Cape Town - The case against Google in the EU holds wide implications for the way online publishers are meant to handle personal data, legal experts have said.

The Court of Justice of the European Union (ECJ) upheld the complaint of a Spanish man who objected to the fact that Google searches on his name threw up links to a 1998 newspaper article about the repossession of his home.

He had argued that he had the right to have the results linking to his case be "forgotten" by Google's search tools.

Google said that the decision made search engines liable for policing human rights.

"This is a disappointing ruling for search engines and online publishers in general. We are very surprised that it differs so dramatically from the Advocate General's opinion and the warnings and consequences that he spelled out. We now need to take time to analyse the implications," said Google.

Specific conditions

In SA, the Protection of Personal Information Act (Popi), No 4 of 2013, gives voice to the concerns of how companies should deal with personal information.

"The EU decision potentially has various implications for the way in which Popi will be interpreted and applied," Dario Milo and Avani Singh, specialists on data protection at Webber Wentzel told News24.

In particular, they added that there were specific conditions in terms of how the law would look on the collection of personal data by search engines like Google with respect to the EU decision.

"This includes, for instance, the court's finding that in exploring the internet automatically, constantly and systematically in search of the information which is published there, the operator of a search engine processes the personal information that may be contained there - regardless of the fact that the operator of a search engine also carries out the same operations in respect of other types of information and does not distinguish between whether this is personal information or not, or the fact that the personal information is not altered by the search engine."

In SA, Popi specifically insists that the collection of information must be done directly from the "data subject" (people) though it does allow the collection of publically available information, such as content placed on social networks.

Also, companies may collect personal data as long as "collection of the information from another source would not prejudice a legitimate interest of the data subject", says the legislation.


Milo and Singh argued that in SA, information placed online is the responsibility of the person posting the information or the organisation on whose behalf the information is being posted.

"If the individual were to place the information online at the request of a third party, for instance an employer who undertakes to secure the safety of the information, then it will be for the employer in that example to protect the personal information.
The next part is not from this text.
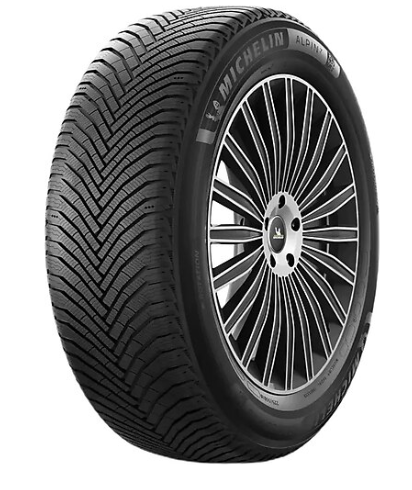 Michelin 225/50R17 98V XL Alpin 7 MI Kış Lastiği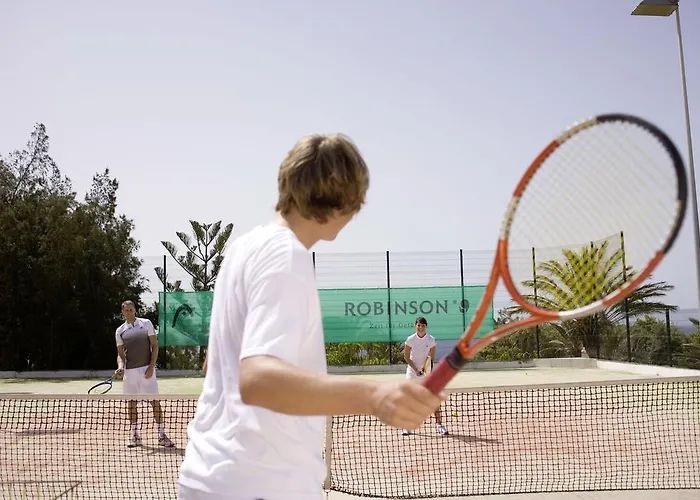 Robinson Esquinzo Playa Pájara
"Importantly, this will be more carefully regulated once the Protection of Personal Information Act, 2014 ('Popi') is fully in force. To the extent that personal information is placed online as part of the processing of that information, Popi stipulates that it is the responsible party (that being the person or body that determines the purpose of and means for processing personal information) who bears the primary responsibility for protecting the personal information."

One critical challenge in SA is that the regulator envisioned in the act has not been appointed, meaning that penalties for non-compliance has not yet been determined.